** Opening DATA block **

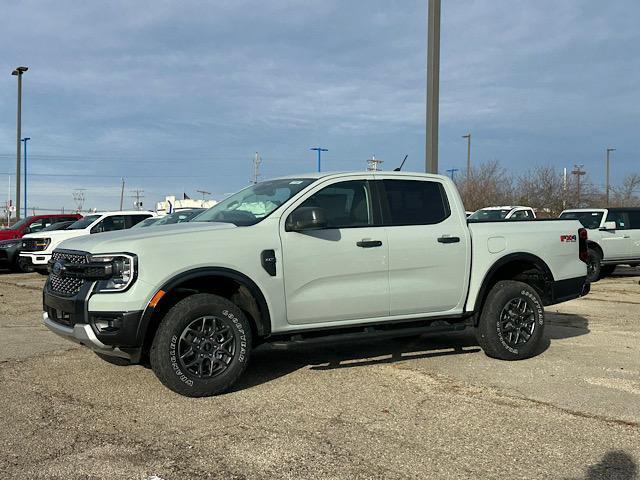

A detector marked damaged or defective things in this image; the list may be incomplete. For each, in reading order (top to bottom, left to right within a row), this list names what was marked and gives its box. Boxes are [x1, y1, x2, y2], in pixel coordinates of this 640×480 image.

cracked pavement [0, 268, 636, 478]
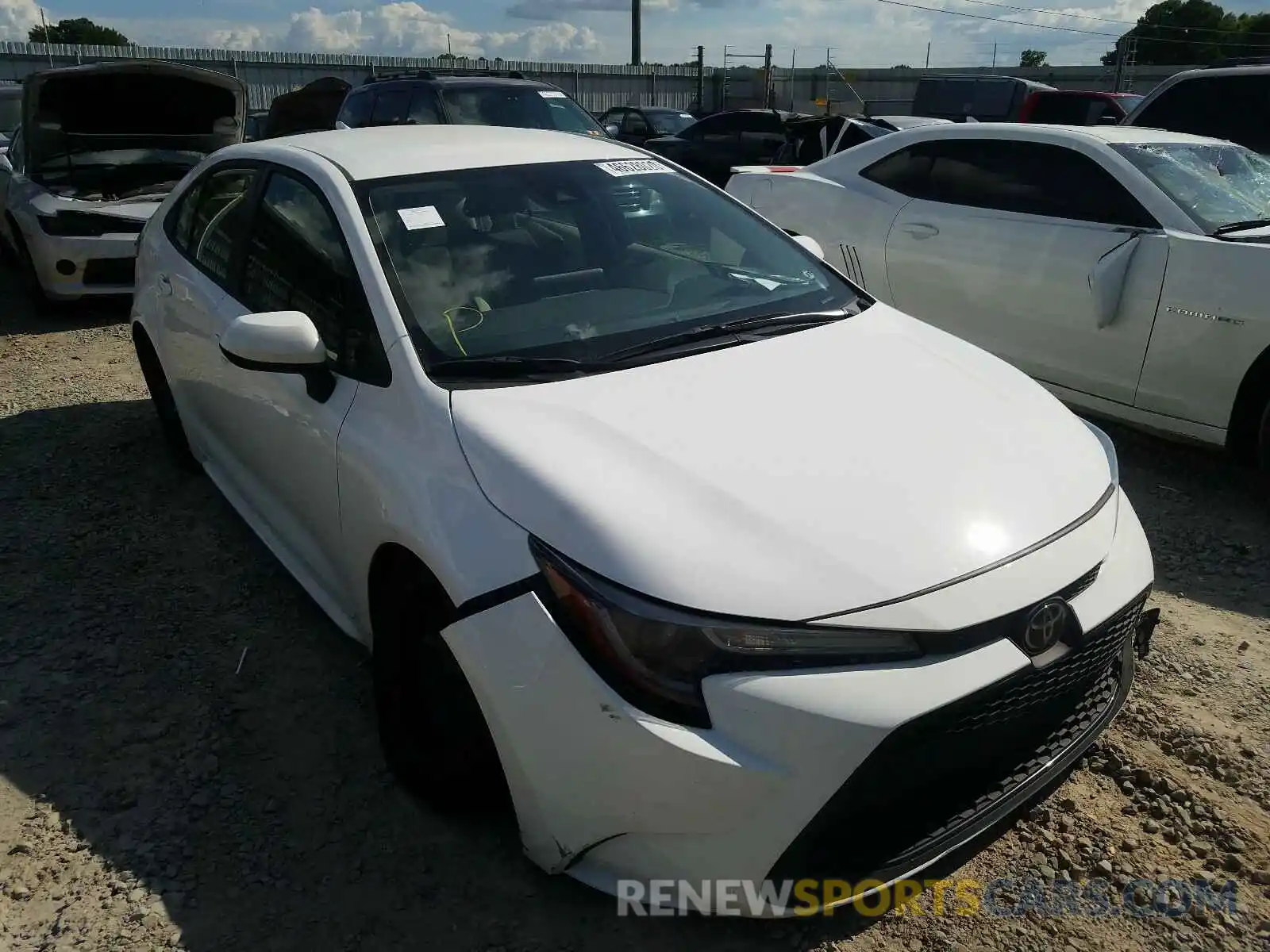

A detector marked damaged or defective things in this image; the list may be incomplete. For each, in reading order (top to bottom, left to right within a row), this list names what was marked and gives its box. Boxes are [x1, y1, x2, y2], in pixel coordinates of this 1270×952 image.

damaged vehicle [0, 60, 246, 305]
damaged vehicle [134, 125, 1156, 914]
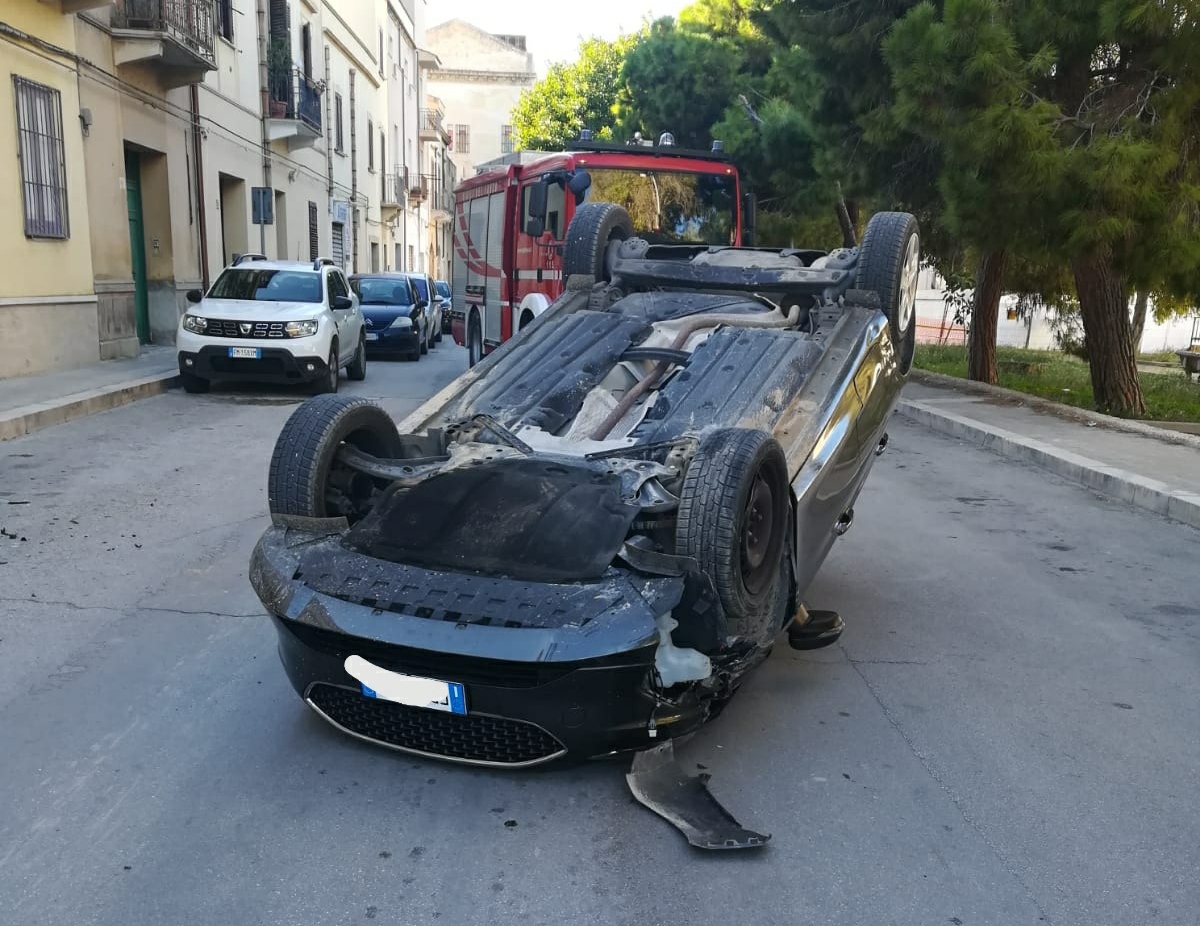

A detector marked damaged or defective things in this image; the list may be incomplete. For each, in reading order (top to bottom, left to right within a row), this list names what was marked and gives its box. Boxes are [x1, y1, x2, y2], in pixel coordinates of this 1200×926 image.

detached bumper piece [177, 347, 328, 383]
overturned car [246, 200, 916, 810]
detached bumper piece [304, 681, 566, 767]
detached bumper piece [628, 743, 768, 849]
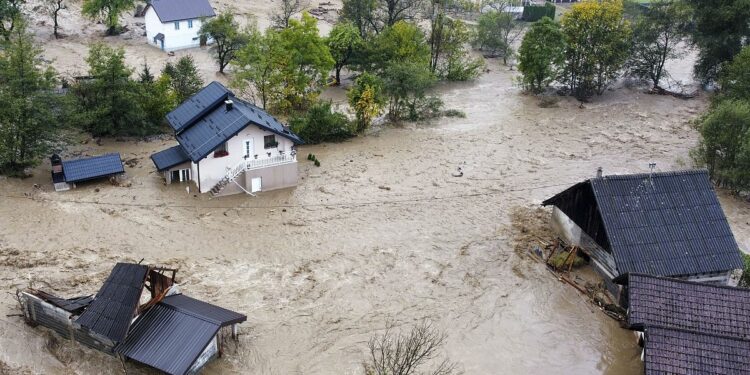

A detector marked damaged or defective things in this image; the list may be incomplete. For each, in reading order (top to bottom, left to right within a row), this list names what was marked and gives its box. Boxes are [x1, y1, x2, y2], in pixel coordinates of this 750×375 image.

damaged roof [540, 170, 748, 280]
damaged roof [76, 264, 148, 344]
damaged roof [116, 296, 247, 374]
damaged roof [624, 274, 750, 340]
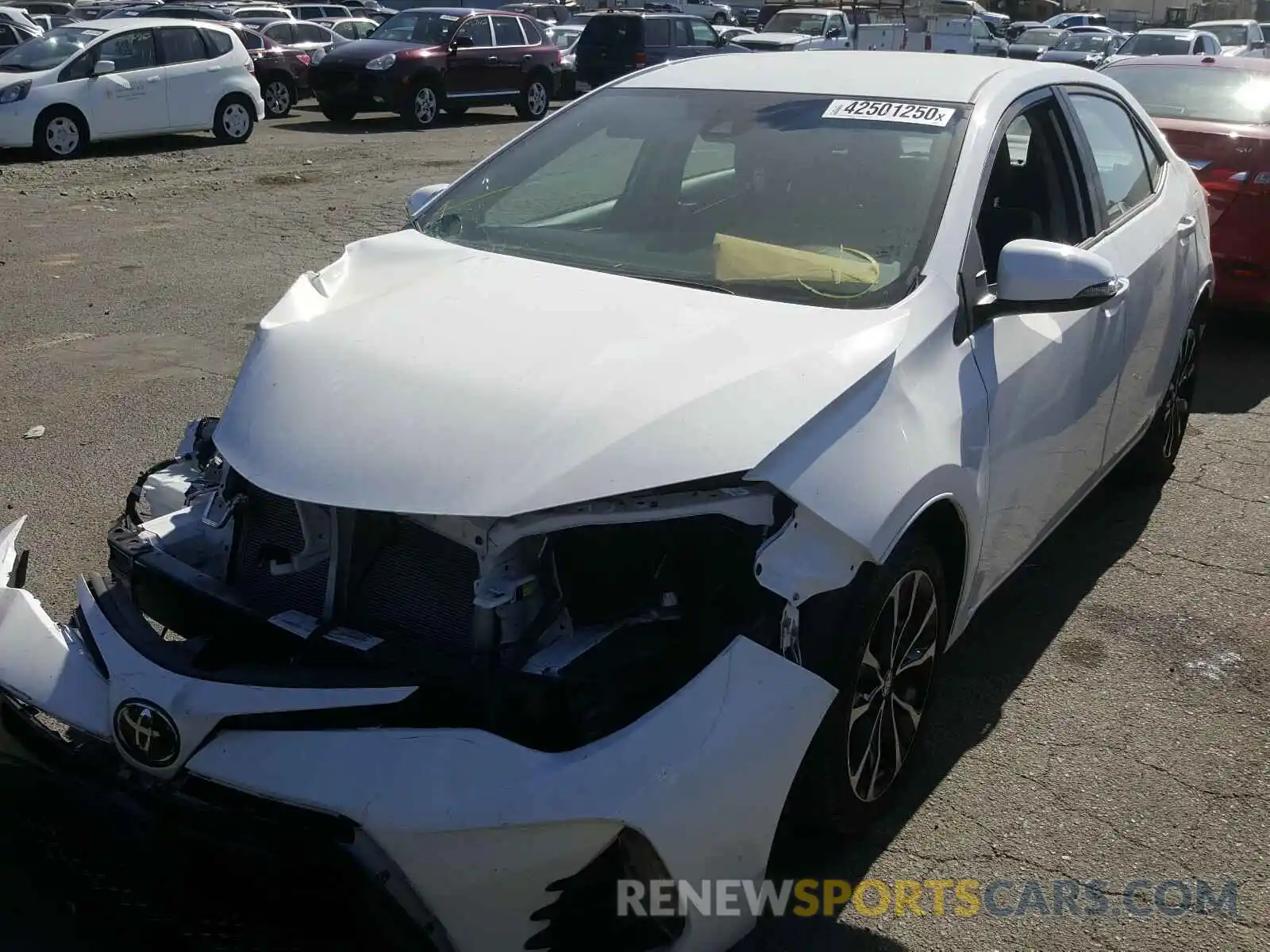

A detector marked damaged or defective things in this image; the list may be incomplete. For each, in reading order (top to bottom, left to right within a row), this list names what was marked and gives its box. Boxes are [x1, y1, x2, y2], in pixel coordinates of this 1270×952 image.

crumpled hood [213, 231, 909, 517]
damaged front end [109, 416, 802, 751]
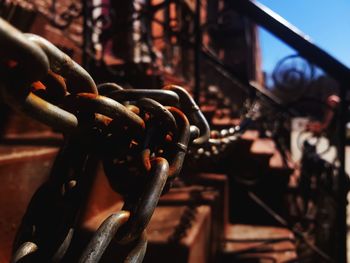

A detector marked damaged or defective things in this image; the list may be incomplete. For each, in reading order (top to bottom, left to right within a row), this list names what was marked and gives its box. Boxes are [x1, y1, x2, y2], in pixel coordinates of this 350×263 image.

rusty chain link [0, 17, 211, 262]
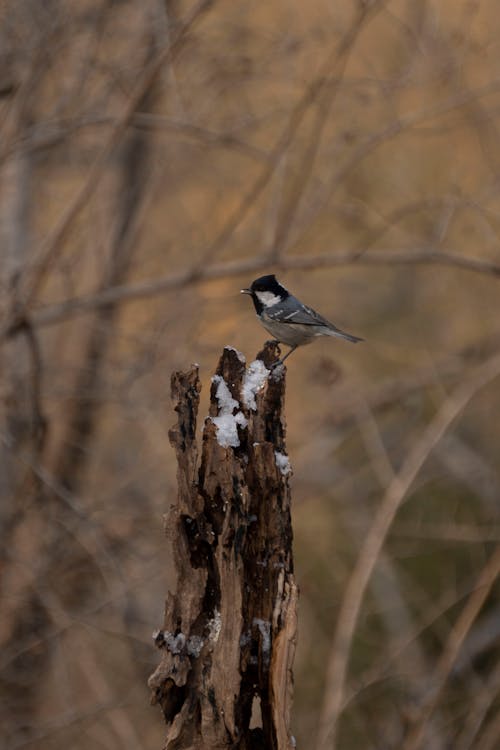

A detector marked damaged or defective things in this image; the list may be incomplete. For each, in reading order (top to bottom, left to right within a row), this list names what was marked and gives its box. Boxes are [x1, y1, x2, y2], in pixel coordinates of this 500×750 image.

** Closing DATA block **

Wherever a picture appears, omit it; copy the rest of the data exactly.

— SOLUTION TO THIS EXERCISE —
A detector marked damaged or defective things in this image; the list may be incomplete. For each, in reading order (top to bottom, left to right within a row), this list names what was marked and gives its box. Boxes are [x1, y1, x2, y2], in pixel coordinates of this 640×480 image.

cracked pavement [0, 268, 636, 478]

A detector marked damaged or defective things in this image; the list may be incomplete. For each, in reading order (top to bottom, left to right within a row), this list names what was marked and gives its box. Boxes are [x1, y1, x2, y2], in pixel coordinates of this 1270×952 image.

damaged vehicle [0, 60, 246, 305]
damaged vehicle [134, 125, 1156, 914]

A detector marked damaged or defective things in this image; the list may be incomplete. For each, in reading order (top to bottom, left to right within a row), this list names what was marked and gives its box. Boxes are [x1, y1, x2, y2], in pixel coordinates of this 1200×926 image.

detached bumper piece [177, 347, 328, 383]
overturned car [246, 200, 916, 810]
detached bumper piece [304, 681, 566, 767]
detached bumper piece [628, 743, 768, 849]

A detector marked damaged or defective things in this image; the list may be incomplete. For each, in reading order (top to bottom, left to right within a row), this list names what was marked and gives its box. Boxes are [x1, y1, x2, y2], in pixel coordinates of this 750×375 image.

damaged roof [540, 170, 748, 280]
damaged roof [76, 264, 148, 344]
damaged roof [116, 296, 247, 374]
damaged roof [624, 274, 750, 340]

A detector marked damaged or defective things in this image; the list may be incomplete. For each, in reading order (top to bottom, left to right within a row), this list names what was marked and gives its box. Boxes are [x1, y1, x2, y2], in pixel coordinates of this 1270×952 image.

crumpled hood [213, 231, 909, 517]
damaged front end [109, 416, 802, 751]

A detector marked damaged or defective things in this image; the list may be incomplete. For each, in reading order (top to bottom, left to right within a row), this list names what was marked and gives its box. Boxes are [x1, y1, x2, y2], in pixel coordinates of this 350×263 image.

rusty chain link [0, 17, 211, 262]

A detector marked damaged or defective things in this image; the list may be incomplete. For each, in reading order (top to bottom, left to right within a row), this list names what was marked and gives its box. Boxes are [x1, y1, x2, y2], in pixel coordinates of this 500×750 image.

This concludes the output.